The briefing outlined force posture and readiness: about 1,200 soldiers and airmen were expected to be deployed by May, drawn from roughly 4,800 Army soldiers and 2,000 airmen statewide. Groenewald said the Army National Guard was operating at roughly 80% strength with retention below 70%, while the Air National Guard was about 90% strength. He identified recruiting and retention as top priorities and asked the committee to support the governor's proposed budget request that would begin a reenlistment bonus program for Oregon Guard members.
Committee members pressed Groenewald on supply and equipment problems raised by a committee participant who reported soldiers deployed to Egypt had missing or delayed individual first-aid kits (IFAKs) and incorrectly sized or out-of-date body armor. Groenewald said the unit expected to receive new IFAK pouches at the mobilization station and that medical inserts were delayed in Egyptian customs. On body armor, Groenewald said some fit and issue failures appeared to be local supply-chain or unit-level problems in the chain of command; he said the Oregon Military Department's central issue facility had adequate IOTVs (improved outer tactical vests) to reissue as needed.
The Adjutant General and Sean McCormick, chief of state affairs for the Oregon Military Department, provided budget context: McCormick said the department's prior biennial state general fund figure was about $42.2 million and that the slide figure shown during the briefing reflected an annualized amount including state resources, debt service and match for cooperative agreements.
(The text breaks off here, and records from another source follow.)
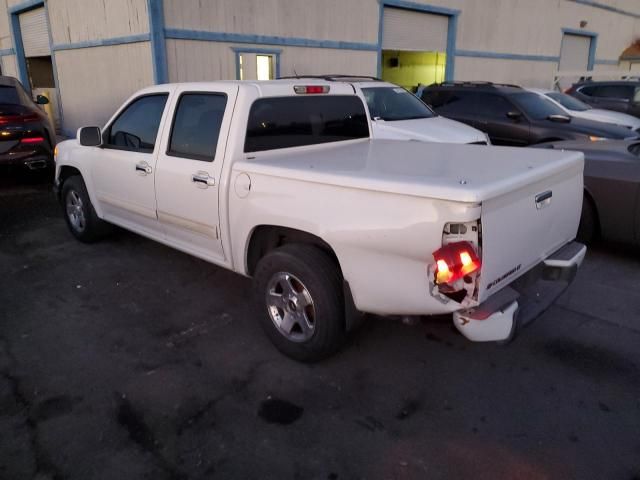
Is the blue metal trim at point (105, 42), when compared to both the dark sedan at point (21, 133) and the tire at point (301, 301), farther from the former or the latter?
the tire at point (301, 301)

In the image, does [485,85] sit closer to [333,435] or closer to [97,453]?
[333,435]

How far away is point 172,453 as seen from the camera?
2650 millimetres

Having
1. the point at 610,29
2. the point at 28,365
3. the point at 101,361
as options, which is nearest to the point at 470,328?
the point at 101,361

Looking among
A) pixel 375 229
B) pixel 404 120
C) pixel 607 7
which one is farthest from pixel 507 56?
pixel 375 229

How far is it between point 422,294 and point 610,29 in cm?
2552

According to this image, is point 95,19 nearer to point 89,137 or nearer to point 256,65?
point 256,65

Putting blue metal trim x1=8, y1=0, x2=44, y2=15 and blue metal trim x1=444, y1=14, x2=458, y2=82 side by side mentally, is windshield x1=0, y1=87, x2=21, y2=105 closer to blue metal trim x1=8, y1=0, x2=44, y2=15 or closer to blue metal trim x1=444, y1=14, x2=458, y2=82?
blue metal trim x1=8, y1=0, x2=44, y2=15

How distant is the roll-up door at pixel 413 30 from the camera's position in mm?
13617

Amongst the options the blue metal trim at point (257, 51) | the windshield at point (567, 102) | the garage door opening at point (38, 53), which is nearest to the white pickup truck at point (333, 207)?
the blue metal trim at point (257, 51)

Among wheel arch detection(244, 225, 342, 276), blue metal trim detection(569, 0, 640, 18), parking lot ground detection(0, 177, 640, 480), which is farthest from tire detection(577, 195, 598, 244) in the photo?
blue metal trim detection(569, 0, 640, 18)

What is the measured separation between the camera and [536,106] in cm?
930

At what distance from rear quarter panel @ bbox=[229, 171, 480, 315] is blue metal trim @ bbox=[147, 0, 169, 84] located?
7058 mm

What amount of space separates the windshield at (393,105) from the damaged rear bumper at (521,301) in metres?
4.84

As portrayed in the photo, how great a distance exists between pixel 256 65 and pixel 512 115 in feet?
17.5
Groenewald told the committee he planned to press for state-funded retention bonuses modeled on programs in other states; he cited Minnesota's roughly $13 million state retention program as an example and said he would welcome a reenlistment bonus large enough to improve reenlistment rates, though he did not provide a specific dollar figure for Oregon's proposal.
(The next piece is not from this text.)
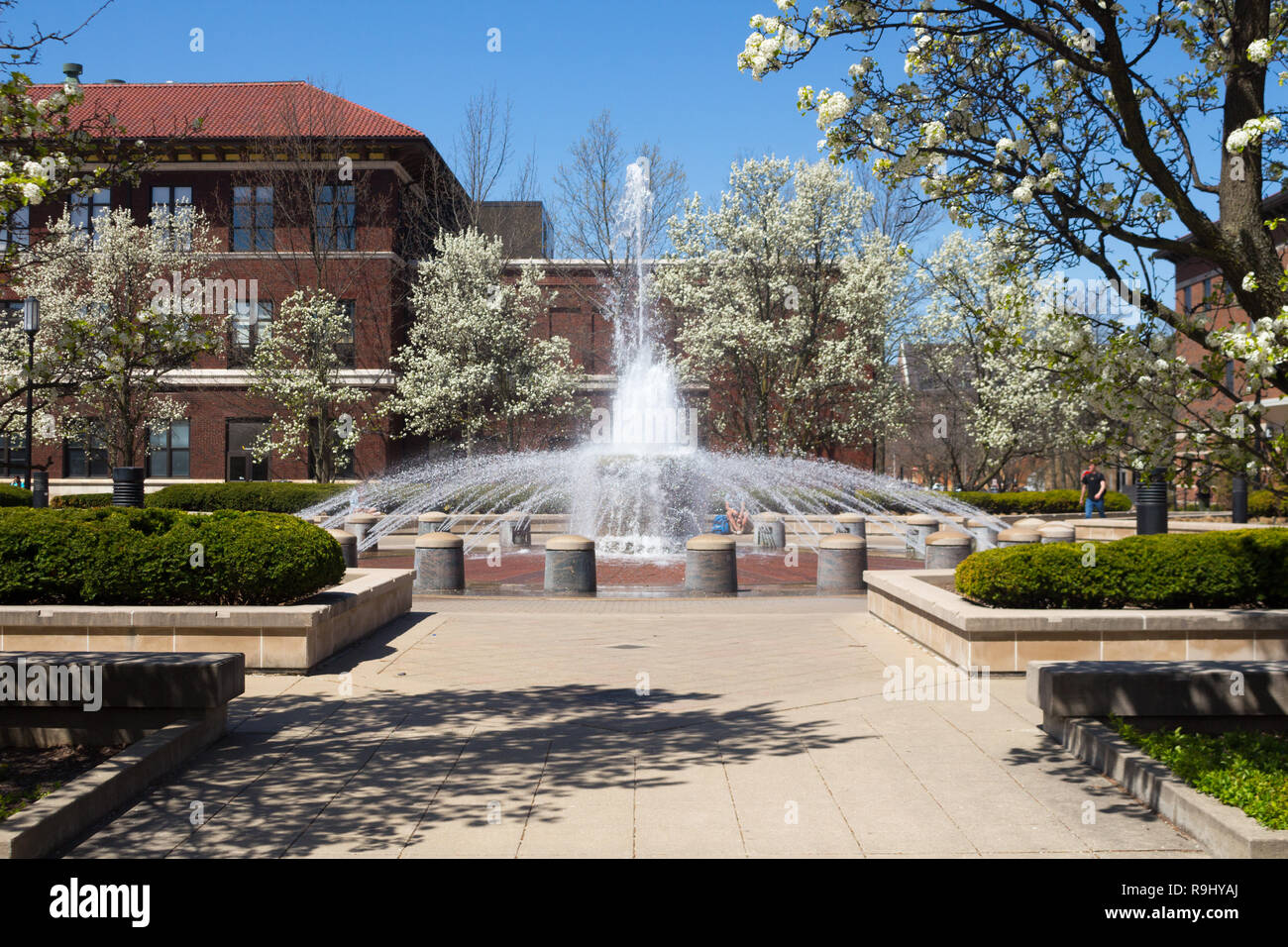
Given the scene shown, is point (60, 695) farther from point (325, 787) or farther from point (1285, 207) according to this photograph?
point (1285, 207)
The presentation also highlighted the Guard's counterdrug program, which reopened in 2024 and, according to Groenewald's slides, supported law enforcement seizures of more than 1,000,000 pills, 4,700 pounds of fentanyl and 2,200 pounds of methamphetamine; the presentation stated an estimated seizure value exceeding $3,000,000,000. Groenewald described the Guard's domestic contributions during wildfires — more than 200 service members activated under a governor's emergency declaration on July 12, 2024, for nearly 60 days — and search-and-rescue missions, including a hoist rescue of a stranded hiker transferred to a Medford hospital.
Committee members asked for more precise data on current deployed personnel and on the proposed bonus program's scope and cost. Groenewald provided percentage goals (3% annual growth in Army strength for five years) and said the department would return with more specific budget numbers. He also emphasized the Guard's economic impact slide shown to the committee: the department said a state investment of $39 million corresponded to about $680 million in direct investment in Oregon and more than $1.3 billion in statewide economic activity per biennium.
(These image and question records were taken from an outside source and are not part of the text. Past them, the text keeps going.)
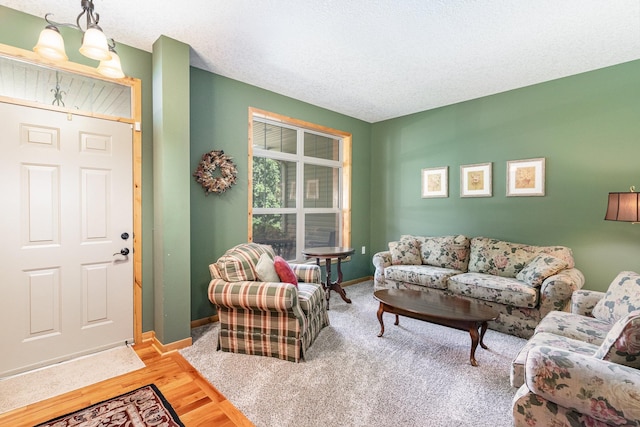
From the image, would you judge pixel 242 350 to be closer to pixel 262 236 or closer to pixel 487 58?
pixel 262 236

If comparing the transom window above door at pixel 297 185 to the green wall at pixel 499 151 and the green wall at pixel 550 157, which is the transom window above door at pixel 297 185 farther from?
the green wall at pixel 550 157

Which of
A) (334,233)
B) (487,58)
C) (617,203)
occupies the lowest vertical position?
(334,233)

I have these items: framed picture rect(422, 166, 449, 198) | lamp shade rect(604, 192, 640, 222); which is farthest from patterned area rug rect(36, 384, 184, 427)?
framed picture rect(422, 166, 449, 198)

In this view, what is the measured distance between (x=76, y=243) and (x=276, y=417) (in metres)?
2.18

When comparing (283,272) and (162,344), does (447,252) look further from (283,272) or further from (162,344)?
(162,344)

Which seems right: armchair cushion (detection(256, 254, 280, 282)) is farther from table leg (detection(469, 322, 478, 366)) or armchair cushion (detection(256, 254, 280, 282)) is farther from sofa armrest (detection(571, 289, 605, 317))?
sofa armrest (detection(571, 289, 605, 317))

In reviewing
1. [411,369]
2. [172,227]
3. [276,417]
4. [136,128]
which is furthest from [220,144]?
[411,369]

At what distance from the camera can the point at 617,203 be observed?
2.70m

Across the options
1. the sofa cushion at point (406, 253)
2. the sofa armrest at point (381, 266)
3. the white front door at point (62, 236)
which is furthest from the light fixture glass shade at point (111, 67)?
the sofa cushion at point (406, 253)

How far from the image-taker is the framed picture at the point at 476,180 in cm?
400

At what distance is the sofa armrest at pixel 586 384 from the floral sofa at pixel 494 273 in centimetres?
176

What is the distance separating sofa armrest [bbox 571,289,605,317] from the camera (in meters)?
2.38

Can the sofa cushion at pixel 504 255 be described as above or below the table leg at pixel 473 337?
above

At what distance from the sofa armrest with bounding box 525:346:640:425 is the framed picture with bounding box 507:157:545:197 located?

The committee did not take formal action; Groenewald closed by asking for the legislature's support for recruitment and retention initiatives and for spreading awareness of Guard service opportunities.
Ending
The informational hearing continued to the Oregon State Police presentation after the Guard's briefing. Committee members flagged follow-up questions about exact equipment inventories, causes of fit and issue failures, and the specific dollar amount and eligibility rules for any state-funded reenlistment bonus; the committee requested those details in future briefings.